§ **Provided passage**
__________________________________________________

I like the new commit message! :)

> ---
> v2 - add equivalent connmark functionality with an enhancement
>     to accept a mask
>     pass statistics for each sub-function as individual netlink
>     attributes and stop (ab)using overlimits, drops
>     update the testing config correctly
> v3 - fix a licensing silly & tidy up GPL boilerplate
> v4 - drop stray copy paste inline
>     reverse christmas tree local vars
> v5 - rebase on net-next/master not net/master by mistake - doh! now
>      applies!

Still getting errors from 'git am' for your email. It helps to add
--ignore-whitespace, but then I get ^M line endings in the resulting
file...

>      rename connmark to cpmark.
>      always use structures across netlink to pass parameters.
>      rework commit message to clarify modes & applicable parameters
>      without getting bogged down in userspace syntax.
>      restrict dscpmask parameter to 6 contiguous bits only instead
>      of >=6 contiguous bits.
>      re-order netlink TLV values into functional groupings.

__________________________________________________

§ **Records**
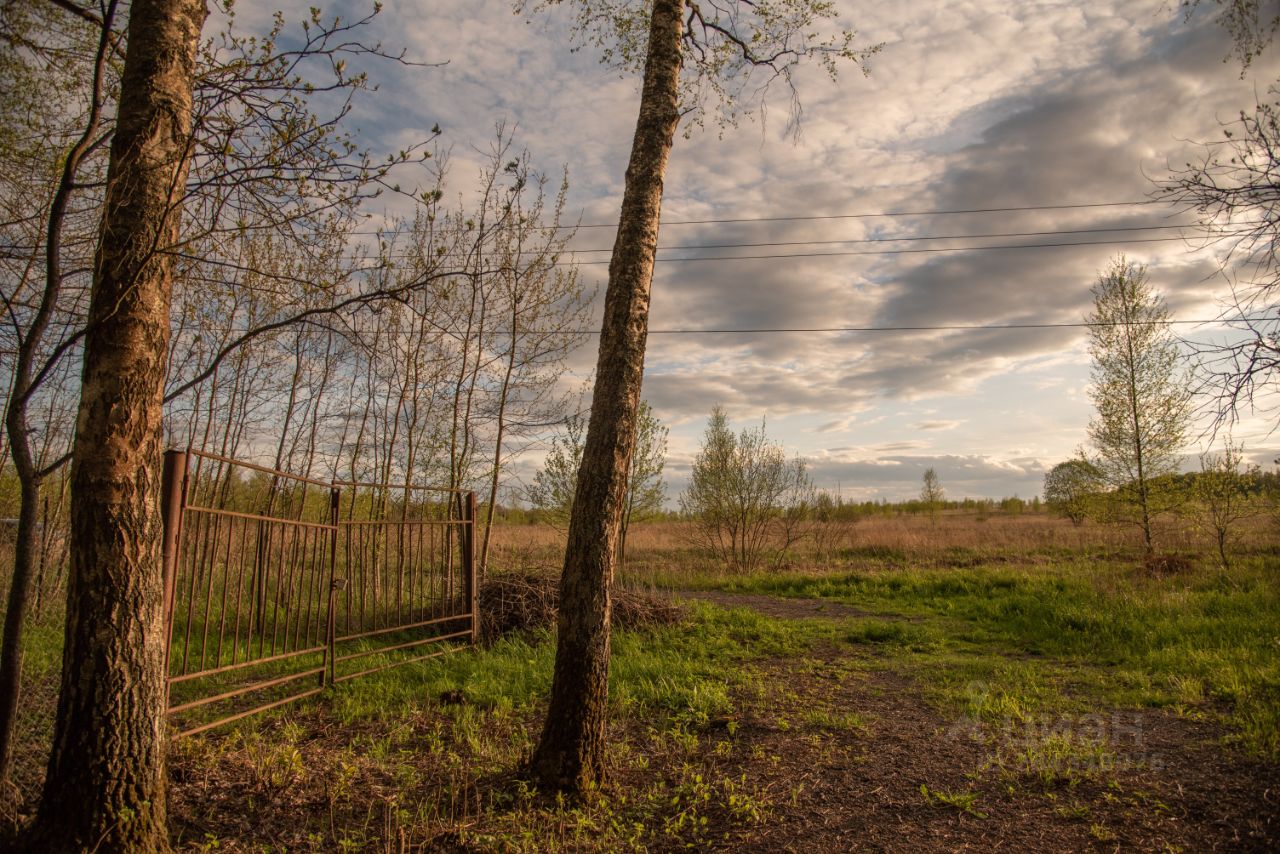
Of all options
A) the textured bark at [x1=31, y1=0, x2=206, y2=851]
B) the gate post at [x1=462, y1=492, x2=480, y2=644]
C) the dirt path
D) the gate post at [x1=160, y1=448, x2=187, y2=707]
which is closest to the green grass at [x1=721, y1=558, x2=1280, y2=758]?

__________________________________________________

§ **What is asked**
A. Summarize the patch review reply in two sentences.
B. Copy out the records from their start through the line containing "D) the gate", keeping both ends, and omit the pictures.

§ **Responses to the exercise**
A. The reviewer likes the new commit message in a patch whose changelog runs through v5, with changes such as renaming connmark to cpmark and restricting the dscpmask parameter to 6 contiguous bits. The reviewer still gets errors from 'git am' on the email, and adding --ignore-whitespace helps but leaves ^M line endings in the resulting file.

B.
Of all options
A) the textured bark at [x1=31, y1=0, x2=206, y2=851]
B) the gate post at [x1=462, y1=492, x2=480, y2=644]
C) the dirt path
D) the gate post at [x1=160, y1=448, x2=187, y2=707]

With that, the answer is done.